- EXERCISE DIRECTIONS: Please extract every line from the items below that contains the word "stone", and copy each one in full.

== SUPPLIED ENTRIES

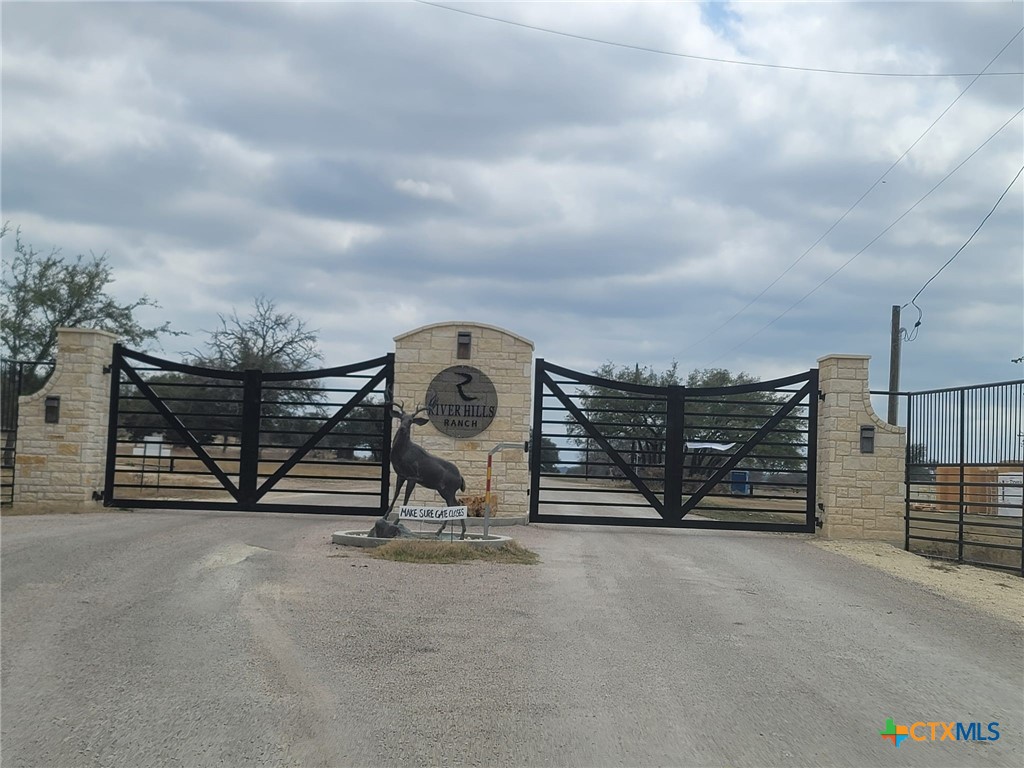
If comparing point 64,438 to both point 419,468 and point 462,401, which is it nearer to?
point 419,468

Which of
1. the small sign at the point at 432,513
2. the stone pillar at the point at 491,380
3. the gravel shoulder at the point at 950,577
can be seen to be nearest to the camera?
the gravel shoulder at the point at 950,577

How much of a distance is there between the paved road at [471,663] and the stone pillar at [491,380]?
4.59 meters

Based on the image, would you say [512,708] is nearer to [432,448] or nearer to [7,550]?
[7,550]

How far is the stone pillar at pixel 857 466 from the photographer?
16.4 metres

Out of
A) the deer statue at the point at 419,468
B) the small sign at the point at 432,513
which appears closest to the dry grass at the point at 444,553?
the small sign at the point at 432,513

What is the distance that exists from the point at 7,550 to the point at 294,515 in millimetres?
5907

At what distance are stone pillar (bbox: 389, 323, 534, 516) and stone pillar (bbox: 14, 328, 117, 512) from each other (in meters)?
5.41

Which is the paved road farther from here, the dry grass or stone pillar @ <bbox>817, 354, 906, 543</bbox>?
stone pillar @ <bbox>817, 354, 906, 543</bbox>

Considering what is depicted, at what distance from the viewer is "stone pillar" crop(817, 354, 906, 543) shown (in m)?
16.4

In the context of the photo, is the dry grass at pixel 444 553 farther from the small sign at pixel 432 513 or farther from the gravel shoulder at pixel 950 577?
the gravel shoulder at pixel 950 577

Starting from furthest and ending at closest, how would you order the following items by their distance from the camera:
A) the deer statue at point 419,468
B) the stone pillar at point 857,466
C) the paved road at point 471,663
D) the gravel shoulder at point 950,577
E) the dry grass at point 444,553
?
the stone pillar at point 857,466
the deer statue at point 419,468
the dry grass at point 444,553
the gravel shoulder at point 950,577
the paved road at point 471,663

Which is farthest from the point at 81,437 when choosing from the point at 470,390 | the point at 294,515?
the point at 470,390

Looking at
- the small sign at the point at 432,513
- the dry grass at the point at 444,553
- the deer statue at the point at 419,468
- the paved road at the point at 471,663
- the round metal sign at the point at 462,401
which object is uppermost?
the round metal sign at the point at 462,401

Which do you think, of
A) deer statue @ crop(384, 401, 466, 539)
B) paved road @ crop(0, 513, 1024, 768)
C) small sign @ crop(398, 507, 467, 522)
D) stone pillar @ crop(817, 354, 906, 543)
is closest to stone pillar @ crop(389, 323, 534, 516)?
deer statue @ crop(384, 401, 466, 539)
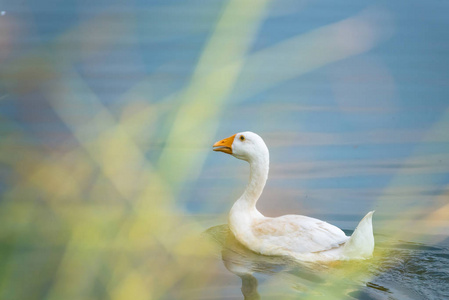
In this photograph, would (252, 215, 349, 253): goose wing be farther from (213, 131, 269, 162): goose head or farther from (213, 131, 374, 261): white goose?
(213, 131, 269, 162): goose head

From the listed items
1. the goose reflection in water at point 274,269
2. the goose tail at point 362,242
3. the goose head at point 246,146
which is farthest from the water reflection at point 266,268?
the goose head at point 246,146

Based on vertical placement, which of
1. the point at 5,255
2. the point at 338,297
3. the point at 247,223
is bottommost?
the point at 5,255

====
== SUPPLIED ENTRIES

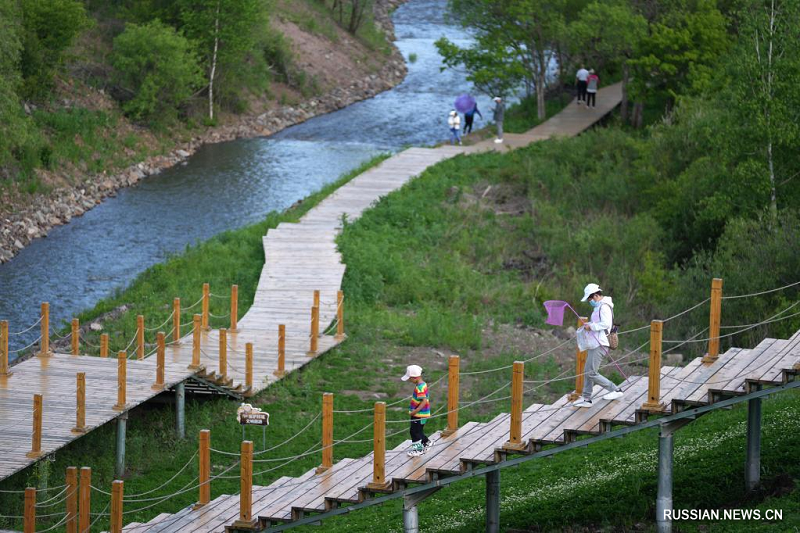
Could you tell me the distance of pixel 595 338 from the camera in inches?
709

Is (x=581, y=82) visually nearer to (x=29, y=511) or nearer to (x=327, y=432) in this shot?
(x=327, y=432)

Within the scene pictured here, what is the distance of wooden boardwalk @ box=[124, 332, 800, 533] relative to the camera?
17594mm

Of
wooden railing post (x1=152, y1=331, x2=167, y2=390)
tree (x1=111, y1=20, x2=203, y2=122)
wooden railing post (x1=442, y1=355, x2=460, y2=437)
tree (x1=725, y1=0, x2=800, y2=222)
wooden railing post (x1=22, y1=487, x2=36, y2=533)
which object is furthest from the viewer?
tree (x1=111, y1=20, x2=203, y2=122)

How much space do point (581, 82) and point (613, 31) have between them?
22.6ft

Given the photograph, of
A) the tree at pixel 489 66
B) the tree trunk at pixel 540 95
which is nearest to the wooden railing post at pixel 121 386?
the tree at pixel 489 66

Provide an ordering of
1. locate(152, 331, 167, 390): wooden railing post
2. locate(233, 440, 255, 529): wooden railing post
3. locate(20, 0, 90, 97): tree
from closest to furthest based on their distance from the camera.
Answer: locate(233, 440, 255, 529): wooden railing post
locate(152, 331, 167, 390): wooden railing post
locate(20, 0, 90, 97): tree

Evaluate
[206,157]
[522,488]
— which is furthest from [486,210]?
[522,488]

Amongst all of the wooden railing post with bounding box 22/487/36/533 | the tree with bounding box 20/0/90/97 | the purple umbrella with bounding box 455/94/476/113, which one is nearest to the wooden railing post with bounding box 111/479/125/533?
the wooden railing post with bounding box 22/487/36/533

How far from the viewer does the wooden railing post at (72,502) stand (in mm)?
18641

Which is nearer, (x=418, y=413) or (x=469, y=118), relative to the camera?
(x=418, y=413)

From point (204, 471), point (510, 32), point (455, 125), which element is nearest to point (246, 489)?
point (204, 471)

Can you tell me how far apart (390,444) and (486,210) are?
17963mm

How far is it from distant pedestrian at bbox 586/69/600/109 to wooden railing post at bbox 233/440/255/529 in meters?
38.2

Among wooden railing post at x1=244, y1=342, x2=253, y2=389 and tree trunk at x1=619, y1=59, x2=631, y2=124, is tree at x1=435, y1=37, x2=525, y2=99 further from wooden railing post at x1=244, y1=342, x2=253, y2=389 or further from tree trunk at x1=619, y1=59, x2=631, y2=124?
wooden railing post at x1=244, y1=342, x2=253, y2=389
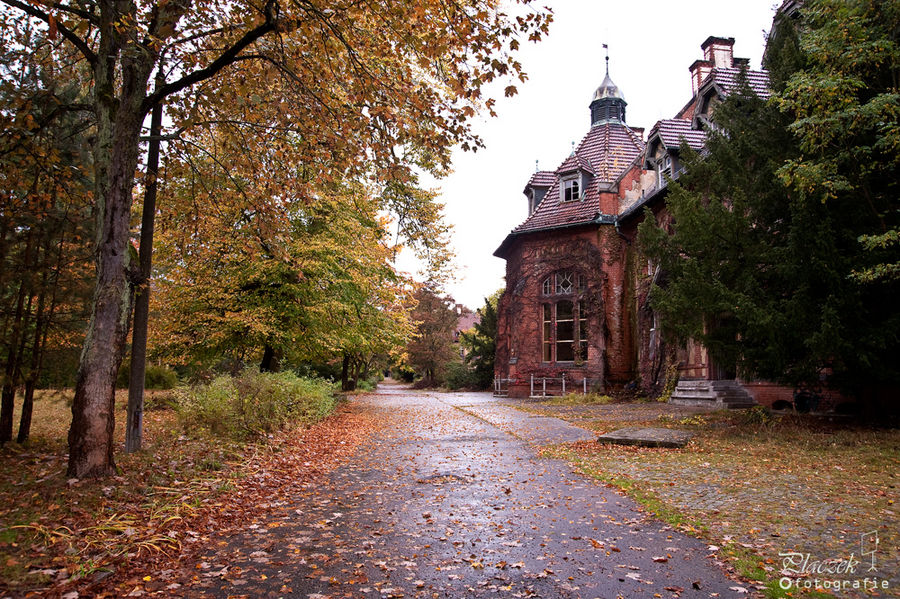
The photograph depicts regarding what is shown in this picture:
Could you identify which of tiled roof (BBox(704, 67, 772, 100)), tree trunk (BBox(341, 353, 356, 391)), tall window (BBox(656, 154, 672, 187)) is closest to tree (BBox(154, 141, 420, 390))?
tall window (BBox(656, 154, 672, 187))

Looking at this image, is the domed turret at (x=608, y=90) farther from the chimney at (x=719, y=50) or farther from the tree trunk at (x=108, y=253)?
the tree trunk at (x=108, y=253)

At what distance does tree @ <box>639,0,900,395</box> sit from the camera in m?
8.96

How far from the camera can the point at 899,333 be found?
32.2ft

====

- OUTPUT BELOW:
2. the stone pillar at the point at 491,380
How much of a distance is there between the paved road at [471,663] and the stone pillar at [491,380]?
How far is the stone pillar at pixel 857 466 from the photographer?
At what distance are stone pillar (bbox: 389, 323, 534, 516) and stone pillar (bbox: 14, 328, 117, 512) from each other (in meters)?
Which is the paved road farther from here, the dry grass or stone pillar @ <bbox>817, 354, 906, 543</bbox>?
stone pillar @ <bbox>817, 354, 906, 543</bbox>
Considering what is depicted, at what distance from the viewer is "stone pillar" crop(817, 354, 906, 543) shown (in m)?
B) the stone pillar at point 857,466
the stone pillar at point 857,466
D) stone pillar @ crop(817, 354, 906, 543)
is closest to stone pillar @ crop(389, 323, 534, 516)?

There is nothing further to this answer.